SPDR unifies a range of DR techniques from geometric, probabilistic, algebraic, and topological perspectives. Strong empirical and theoretical evidence supports the superiority of SPDR methods for tasks where preservation of specific structure is critical, particularly when compared to generic DR such as PCA or random projections. State-of-the-art techniques now offer integrated objectives that interpolate between local and global preservation (e.g., DREAMS, PCC), enabling practitioners to tune embeddings for the requirements of downstream analysis (Kury et al., 19 Aug 2025, Gildenblat et al., 10 Mar 2025).

A comparative summary of canonical SPDR categories and their preserved structures:

SPDR Method	Preserved Structure	Principle
DPLM/SPD Manifold	Local Riemannian geometry	Distance to local mean
Subspace SPDR	Union of independent subspaces	Principal vectors, $2K$ theorem
HeatGeo	Manifold geodesics	Heat kernel, Varadhan
Homology Landmark	Persistent topology (homology)	Mapper skeleton, Isomap
Correlation/Cluster (PCC)	Pearson/Spearman, clusters	Correlation+classification
Model-Red.
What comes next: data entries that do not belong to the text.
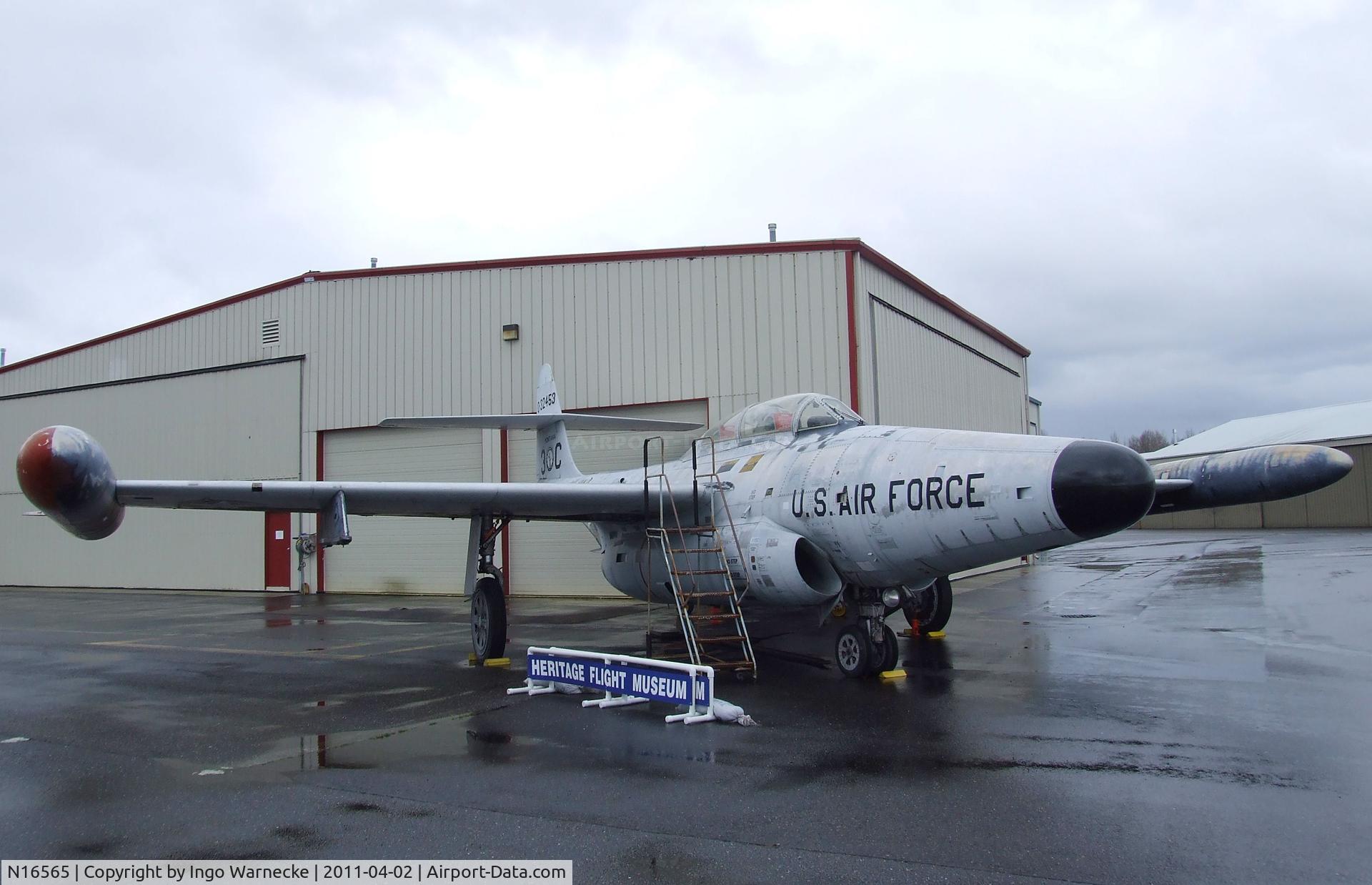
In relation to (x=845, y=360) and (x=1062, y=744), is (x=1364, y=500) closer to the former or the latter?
(x=845, y=360)

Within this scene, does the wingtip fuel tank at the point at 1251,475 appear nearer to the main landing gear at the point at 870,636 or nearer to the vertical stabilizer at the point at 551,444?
the main landing gear at the point at 870,636

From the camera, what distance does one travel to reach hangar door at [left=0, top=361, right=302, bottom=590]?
25844 mm

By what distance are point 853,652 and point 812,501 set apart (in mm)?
1655

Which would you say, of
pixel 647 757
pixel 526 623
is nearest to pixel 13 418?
pixel 526 623

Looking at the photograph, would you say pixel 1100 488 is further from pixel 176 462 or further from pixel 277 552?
pixel 176 462

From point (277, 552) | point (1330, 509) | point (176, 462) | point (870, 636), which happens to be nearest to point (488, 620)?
point (870, 636)

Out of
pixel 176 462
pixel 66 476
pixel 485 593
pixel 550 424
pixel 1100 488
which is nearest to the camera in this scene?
pixel 1100 488

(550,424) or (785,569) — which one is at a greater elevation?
(550,424)

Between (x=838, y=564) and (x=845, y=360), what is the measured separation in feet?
32.0

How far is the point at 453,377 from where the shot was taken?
23.0 metres

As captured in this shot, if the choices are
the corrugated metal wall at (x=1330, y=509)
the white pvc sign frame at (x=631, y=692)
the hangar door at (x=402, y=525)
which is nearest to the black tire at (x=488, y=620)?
the white pvc sign frame at (x=631, y=692)

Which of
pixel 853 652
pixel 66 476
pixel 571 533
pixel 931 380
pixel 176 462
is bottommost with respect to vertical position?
pixel 853 652

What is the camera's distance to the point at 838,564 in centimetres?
959

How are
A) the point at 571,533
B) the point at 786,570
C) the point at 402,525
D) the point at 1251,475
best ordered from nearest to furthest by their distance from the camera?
1. the point at 1251,475
2. the point at 786,570
3. the point at 571,533
4. the point at 402,525
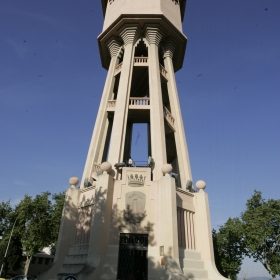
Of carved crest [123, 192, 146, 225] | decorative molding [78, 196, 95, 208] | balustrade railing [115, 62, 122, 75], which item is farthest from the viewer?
balustrade railing [115, 62, 122, 75]

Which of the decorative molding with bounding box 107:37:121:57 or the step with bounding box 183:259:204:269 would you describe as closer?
the step with bounding box 183:259:204:269

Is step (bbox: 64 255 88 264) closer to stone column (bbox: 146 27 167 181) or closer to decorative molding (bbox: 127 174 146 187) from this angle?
decorative molding (bbox: 127 174 146 187)

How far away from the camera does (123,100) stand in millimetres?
18500

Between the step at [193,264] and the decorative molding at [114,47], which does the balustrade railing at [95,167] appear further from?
the decorative molding at [114,47]

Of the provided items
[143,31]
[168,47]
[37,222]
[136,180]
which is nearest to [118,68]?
[143,31]

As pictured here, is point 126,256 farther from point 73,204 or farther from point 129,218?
point 73,204

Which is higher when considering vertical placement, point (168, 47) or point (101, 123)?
point (168, 47)

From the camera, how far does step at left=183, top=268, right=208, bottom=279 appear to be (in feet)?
44.7

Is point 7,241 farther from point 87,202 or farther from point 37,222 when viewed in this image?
point 87,202

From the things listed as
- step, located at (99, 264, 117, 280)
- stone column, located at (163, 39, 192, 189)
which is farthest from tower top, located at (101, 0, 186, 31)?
step, located at (99, 264, 117, 280)

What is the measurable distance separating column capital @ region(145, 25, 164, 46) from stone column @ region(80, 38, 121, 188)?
8.99ft

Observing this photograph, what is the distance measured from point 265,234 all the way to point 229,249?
4.44 m

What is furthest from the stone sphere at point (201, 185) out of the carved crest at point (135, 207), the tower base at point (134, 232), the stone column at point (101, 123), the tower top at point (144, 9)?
the tower top at point (144, 9)

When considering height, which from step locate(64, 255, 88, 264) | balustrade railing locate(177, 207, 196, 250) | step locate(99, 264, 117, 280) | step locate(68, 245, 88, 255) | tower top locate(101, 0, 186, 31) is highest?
tower top locate(101, 0, 186, 31)
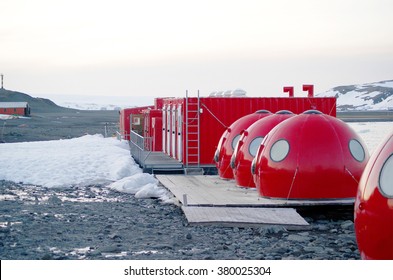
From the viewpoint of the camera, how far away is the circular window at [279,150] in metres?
14.8

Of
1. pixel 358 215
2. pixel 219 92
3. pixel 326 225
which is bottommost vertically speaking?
pixel 326 225

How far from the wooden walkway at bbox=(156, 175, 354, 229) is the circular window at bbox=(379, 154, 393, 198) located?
4513 mm

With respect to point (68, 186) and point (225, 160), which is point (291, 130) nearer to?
point (225, 160)

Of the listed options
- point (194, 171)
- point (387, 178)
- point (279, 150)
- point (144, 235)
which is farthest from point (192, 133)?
point (387, 178)

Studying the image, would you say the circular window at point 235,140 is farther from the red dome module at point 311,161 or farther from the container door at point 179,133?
the container door at point 179,133

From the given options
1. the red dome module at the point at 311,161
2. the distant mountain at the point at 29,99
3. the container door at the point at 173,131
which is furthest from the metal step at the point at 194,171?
the distant mountain at the point at 29,99

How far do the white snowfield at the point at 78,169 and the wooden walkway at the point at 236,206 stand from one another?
1.28 m

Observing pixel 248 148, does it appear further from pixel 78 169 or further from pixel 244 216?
pixel 78 169

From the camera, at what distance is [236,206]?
14.4 meters

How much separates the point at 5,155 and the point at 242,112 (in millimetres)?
9284

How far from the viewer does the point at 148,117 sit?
102 ft

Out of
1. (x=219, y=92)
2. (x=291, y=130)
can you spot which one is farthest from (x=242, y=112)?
(x=291, y=130)

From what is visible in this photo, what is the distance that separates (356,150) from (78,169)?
1056cm

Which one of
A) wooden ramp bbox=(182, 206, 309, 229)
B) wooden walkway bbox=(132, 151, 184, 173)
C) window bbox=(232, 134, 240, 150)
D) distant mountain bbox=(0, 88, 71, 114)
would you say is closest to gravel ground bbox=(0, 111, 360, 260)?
wooden ramp bbox=(182, 206, 309, 229)
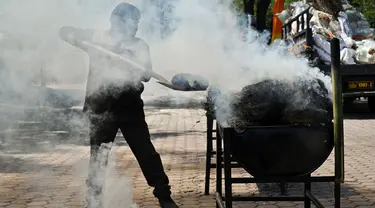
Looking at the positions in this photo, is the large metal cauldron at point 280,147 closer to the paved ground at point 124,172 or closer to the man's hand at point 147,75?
the man's hand at point 147,75

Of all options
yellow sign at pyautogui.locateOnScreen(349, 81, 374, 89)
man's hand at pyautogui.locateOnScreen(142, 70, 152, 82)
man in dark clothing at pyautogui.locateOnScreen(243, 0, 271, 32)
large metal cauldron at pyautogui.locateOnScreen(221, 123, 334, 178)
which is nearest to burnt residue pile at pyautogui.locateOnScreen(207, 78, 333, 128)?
large metal cauldron at pyautogui.locateOnScreen(221, 123, 334, 178)

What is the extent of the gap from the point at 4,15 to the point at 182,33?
1855 mm

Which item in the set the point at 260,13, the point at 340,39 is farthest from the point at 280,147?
the point at 260,13

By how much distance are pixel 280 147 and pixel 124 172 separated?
3.65 meters

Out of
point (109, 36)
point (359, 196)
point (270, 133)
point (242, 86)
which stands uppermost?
point (109, 36)

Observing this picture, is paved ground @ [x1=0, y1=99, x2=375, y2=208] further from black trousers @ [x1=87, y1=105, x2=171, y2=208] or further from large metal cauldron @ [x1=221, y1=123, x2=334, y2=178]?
large metal cauldron @ [x1=221, y1=123, x2=334, y2=178]

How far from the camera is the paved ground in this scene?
19.6 feet

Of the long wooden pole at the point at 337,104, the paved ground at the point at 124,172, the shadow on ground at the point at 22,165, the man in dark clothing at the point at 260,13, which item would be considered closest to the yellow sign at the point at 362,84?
the paved ground at the point at 124,172

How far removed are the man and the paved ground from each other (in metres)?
0.66

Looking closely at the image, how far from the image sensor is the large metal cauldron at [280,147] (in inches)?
158

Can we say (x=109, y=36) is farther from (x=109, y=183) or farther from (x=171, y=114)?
(x=171, y=114)

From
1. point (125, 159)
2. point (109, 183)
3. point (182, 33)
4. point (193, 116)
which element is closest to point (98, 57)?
point (182, 33)

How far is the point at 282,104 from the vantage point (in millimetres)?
4102

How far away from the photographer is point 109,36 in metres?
5.15
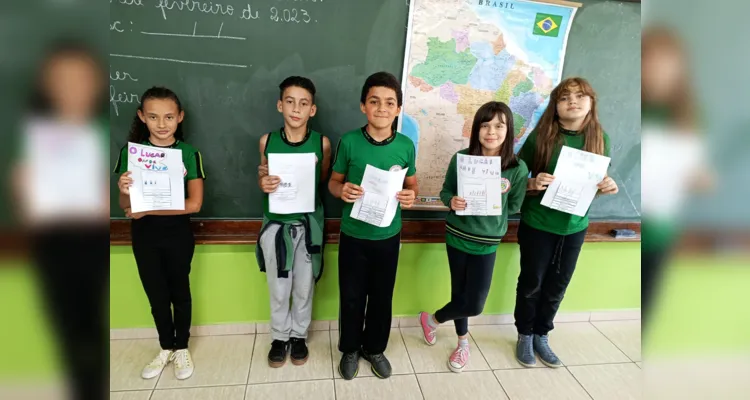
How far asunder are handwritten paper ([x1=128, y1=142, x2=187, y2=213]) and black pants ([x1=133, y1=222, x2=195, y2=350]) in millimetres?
180

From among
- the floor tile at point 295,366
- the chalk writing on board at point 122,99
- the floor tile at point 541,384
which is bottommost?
the floor tile at point 541,384

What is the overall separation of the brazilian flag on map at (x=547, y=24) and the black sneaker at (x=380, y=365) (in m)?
1.87

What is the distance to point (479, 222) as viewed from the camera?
6.40ft

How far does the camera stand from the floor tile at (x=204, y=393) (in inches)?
72.2

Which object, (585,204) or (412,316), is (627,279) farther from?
(412,316)

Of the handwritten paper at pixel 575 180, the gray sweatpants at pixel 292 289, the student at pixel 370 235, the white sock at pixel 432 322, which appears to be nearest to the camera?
the student at pixel 370 235

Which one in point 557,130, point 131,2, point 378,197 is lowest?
point 378,197

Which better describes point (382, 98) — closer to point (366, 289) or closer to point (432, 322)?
point (366, 289)

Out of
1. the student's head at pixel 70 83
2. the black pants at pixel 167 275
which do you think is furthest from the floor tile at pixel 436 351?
the student's head at pixel 70 83

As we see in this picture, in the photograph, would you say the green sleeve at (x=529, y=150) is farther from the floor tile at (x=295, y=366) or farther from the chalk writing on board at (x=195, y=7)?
the chalk writing on board at (x=195, y=7)

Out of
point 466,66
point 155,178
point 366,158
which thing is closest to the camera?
point 155,178

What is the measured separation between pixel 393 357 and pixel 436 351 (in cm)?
25

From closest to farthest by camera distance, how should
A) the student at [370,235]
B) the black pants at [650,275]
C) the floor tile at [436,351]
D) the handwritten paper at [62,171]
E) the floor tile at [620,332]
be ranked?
the handwritten paper at [62,171]
the black pants at [650,275]
the student at [370,235]
the floor tile at [436,351]
the floor tile at [620,332]

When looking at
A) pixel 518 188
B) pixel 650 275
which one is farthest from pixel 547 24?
pixel 650 275
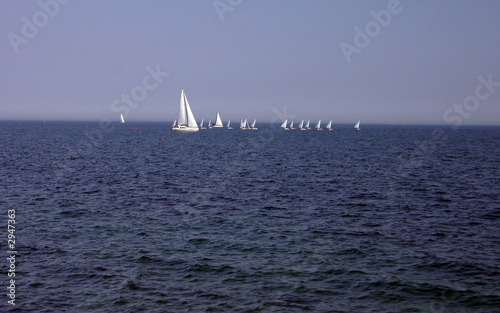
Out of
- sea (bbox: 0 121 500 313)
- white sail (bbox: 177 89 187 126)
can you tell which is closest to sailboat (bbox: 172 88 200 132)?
white sail (bbox: 177 89 187 126)

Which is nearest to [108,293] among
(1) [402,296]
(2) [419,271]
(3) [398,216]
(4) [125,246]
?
(4) [125,246]

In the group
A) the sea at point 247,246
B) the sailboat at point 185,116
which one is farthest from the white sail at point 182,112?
the sea at point 247,246

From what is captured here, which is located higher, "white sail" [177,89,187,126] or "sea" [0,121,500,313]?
"white sail" [177,89,187,126]

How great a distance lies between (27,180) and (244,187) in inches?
910

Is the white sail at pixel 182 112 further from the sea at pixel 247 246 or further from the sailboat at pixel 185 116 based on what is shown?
the sea at pixel 247 246

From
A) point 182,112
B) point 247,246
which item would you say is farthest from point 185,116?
point 247,246

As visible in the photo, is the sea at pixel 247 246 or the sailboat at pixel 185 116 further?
the sailboat at pixel 185 116

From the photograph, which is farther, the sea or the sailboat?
the sailboat

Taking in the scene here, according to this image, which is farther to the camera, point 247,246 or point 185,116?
point 185,116

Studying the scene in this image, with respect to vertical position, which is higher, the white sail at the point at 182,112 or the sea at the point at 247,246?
the white sail at the point at 182,112

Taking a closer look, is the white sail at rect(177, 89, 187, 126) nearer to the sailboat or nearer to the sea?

SPDR	System-theoretic invariants	Inner-product/symplectic

The field continues to extend SPDR paradigms to deeper architectures, unsupervised discovery of structure, and efficient, scalable frameworks for massive data sets—maintaining mathematical rigor and empirical fidelity to the structures that constitute meaningful scientific, industrial, or societal knowledge.